Facebook, Twitter killed Google Wave

Product may be reincarnated into rumoured Facebook competitor

Google will offer tools so users can liberate their content from Google Wave.

Google will offer tools so users can liberate their content from Google Wave.

Was it a social network or a collaboration tool on steroids? Nobody could quite agree, and it’s one reason for the demise of Google Wave.

The company is disappointed with the user adoption and has announced it will discontinue developing Wave as a stand-alone product.

Google Wave was largely an Australian developed product. Google will maintain the service through the end of the year and will roll the technology into other projects, according to senior vice-president for operations, Urs Hölzle.

Jonathan Yarmis, a senior research fellow with analyst Ovum, said Wave’s strength — its lack of definition — was also its greatest weakness as you could do any of the things incorporated into Wave in other, more accessible, fashions.

“The ongoing growth of things like Facebook and Twitter probably killed Wave, as conversations that might have taken place there instead migrated to either a social platform – Facebook - or a more conversational tool - Twitter”, said New York-based Yarmis.

“Even Google Buzz played a role in Wave's death as the two were somewhat similarly targeted but Buzz, being more Twitter-like, was easier to understand and embrace.”

Ovum went so far as to call Google a 'one trick pony', referring to the company’s dominance in search and advertising.

“Everything else is merely distraction, or survives in its ability to feed the advertising beast, which represents 98 per cent of Google's revenue.

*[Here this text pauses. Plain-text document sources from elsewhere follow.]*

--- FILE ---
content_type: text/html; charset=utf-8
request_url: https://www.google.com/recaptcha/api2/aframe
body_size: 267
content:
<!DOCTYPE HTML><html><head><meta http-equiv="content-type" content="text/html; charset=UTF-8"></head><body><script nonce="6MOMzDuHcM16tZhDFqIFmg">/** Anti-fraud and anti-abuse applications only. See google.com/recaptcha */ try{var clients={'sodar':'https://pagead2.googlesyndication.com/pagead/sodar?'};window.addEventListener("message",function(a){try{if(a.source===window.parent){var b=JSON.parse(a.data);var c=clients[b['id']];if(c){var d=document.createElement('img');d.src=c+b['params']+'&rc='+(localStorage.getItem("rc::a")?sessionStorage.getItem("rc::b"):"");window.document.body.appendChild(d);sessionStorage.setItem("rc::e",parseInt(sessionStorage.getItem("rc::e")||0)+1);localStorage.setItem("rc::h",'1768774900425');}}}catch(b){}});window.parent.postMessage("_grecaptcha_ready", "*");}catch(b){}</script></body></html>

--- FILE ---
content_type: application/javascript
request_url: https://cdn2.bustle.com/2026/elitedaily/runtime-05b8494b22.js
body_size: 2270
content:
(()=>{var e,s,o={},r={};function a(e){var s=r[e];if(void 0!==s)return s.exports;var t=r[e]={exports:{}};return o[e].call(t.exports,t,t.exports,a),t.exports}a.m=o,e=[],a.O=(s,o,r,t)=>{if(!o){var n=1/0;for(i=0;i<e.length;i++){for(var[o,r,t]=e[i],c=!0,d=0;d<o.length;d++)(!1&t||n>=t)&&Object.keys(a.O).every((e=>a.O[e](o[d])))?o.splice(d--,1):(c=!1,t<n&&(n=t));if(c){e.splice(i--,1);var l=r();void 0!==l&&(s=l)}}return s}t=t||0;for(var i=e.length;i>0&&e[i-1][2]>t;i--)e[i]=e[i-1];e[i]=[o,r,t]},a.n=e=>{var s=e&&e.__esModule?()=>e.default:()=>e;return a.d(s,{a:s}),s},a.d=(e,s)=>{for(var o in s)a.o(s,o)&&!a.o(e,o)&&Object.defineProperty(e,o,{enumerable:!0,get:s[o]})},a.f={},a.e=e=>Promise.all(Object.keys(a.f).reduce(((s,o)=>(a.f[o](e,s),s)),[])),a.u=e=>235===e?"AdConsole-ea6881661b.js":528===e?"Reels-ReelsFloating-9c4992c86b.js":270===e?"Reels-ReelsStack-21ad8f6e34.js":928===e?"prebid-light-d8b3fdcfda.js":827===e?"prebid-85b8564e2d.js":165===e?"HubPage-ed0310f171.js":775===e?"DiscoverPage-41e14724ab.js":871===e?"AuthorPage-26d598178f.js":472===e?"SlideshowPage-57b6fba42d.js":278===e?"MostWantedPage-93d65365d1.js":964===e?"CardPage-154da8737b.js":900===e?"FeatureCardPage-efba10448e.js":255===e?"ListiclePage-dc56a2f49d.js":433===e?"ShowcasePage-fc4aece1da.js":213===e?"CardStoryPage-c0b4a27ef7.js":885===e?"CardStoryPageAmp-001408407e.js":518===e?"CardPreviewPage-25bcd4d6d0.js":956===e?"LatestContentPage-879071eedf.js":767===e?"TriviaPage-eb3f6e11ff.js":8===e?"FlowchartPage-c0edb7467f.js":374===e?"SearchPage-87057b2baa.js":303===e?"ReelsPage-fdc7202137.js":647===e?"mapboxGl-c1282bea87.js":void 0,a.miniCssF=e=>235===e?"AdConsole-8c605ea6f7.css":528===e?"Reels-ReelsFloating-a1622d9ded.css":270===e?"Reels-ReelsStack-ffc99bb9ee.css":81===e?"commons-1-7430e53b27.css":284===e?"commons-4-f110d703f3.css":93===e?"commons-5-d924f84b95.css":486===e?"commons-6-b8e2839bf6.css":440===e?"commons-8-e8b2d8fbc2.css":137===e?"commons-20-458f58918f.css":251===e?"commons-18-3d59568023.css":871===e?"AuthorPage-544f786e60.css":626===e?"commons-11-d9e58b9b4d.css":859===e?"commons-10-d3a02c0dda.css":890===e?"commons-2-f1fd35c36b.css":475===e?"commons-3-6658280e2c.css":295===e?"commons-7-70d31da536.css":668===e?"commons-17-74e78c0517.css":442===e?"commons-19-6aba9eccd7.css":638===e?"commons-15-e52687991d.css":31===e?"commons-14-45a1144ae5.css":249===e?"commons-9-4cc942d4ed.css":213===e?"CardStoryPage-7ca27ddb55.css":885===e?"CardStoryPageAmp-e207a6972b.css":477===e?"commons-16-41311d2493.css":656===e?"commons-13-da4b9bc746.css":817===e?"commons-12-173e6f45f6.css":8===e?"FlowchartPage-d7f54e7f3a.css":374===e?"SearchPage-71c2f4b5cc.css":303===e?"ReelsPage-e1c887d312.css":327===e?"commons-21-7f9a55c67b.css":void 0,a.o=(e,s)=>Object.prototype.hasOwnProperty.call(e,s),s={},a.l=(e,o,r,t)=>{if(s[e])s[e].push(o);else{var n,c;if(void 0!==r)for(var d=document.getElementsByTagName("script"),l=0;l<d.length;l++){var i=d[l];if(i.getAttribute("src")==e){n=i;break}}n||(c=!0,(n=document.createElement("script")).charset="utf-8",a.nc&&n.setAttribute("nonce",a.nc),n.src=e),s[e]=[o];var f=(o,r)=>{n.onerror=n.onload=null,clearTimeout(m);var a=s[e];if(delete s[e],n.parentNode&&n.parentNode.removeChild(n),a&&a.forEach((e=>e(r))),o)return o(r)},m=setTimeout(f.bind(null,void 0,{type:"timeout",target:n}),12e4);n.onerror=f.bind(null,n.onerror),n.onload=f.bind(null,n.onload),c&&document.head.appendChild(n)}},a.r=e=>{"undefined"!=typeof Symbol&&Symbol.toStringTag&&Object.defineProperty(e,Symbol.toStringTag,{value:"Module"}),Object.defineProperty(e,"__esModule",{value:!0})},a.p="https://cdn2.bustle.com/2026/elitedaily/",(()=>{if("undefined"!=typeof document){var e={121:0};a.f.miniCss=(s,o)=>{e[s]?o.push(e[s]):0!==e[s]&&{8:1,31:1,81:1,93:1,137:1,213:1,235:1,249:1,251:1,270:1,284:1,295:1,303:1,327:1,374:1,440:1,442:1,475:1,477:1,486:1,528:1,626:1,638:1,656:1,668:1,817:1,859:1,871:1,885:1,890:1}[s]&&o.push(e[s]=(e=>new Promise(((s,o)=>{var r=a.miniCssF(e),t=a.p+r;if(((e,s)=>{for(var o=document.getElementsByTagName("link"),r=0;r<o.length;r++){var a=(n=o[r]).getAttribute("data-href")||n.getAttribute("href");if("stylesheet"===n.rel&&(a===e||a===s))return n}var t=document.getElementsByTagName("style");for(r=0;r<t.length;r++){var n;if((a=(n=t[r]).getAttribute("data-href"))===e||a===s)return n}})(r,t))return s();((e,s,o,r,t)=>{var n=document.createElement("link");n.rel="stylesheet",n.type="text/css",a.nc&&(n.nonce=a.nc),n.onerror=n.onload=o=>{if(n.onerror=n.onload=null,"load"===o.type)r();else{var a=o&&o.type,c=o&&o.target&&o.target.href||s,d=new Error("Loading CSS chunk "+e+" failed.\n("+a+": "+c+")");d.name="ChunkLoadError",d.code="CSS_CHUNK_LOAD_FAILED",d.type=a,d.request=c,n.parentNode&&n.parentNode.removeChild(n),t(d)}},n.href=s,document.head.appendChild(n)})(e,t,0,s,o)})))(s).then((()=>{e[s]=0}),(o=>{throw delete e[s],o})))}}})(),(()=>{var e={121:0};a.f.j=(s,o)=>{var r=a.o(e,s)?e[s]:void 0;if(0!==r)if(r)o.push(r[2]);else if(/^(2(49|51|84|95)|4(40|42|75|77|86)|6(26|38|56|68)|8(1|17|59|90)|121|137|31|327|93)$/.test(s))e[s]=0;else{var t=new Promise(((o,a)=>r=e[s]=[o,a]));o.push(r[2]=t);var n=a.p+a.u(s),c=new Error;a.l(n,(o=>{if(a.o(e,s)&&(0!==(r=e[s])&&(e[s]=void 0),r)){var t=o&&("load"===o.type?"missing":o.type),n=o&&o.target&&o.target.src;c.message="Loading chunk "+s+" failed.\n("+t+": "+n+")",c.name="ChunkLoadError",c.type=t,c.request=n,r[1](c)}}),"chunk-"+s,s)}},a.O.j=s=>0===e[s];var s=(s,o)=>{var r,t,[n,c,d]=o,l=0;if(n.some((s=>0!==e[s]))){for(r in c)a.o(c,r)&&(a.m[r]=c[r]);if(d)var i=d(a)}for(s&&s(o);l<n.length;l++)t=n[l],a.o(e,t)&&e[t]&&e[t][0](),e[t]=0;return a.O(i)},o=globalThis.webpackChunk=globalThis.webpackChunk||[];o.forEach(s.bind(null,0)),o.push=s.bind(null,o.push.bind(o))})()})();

Of course, fortunately for Google, that one trick is a really good trick.”

The analyst thinks Wave may be reincarnated in very different fashion if Google launches its rumoured Facebook competitor.

“If and when Google introduces its platform — and really, it's just a question of when — this would have obsoleted Wave anyhow,” Yarmis said. “This way they just put a bullet in it now, so when they introduce the next platform, the focus isn't on how this co-exists with Wave or what this means for Wave or anything like that. Wave is gone, will be quickly forgotten and when Google does the next thing, for the most part no one will focus on Wave.”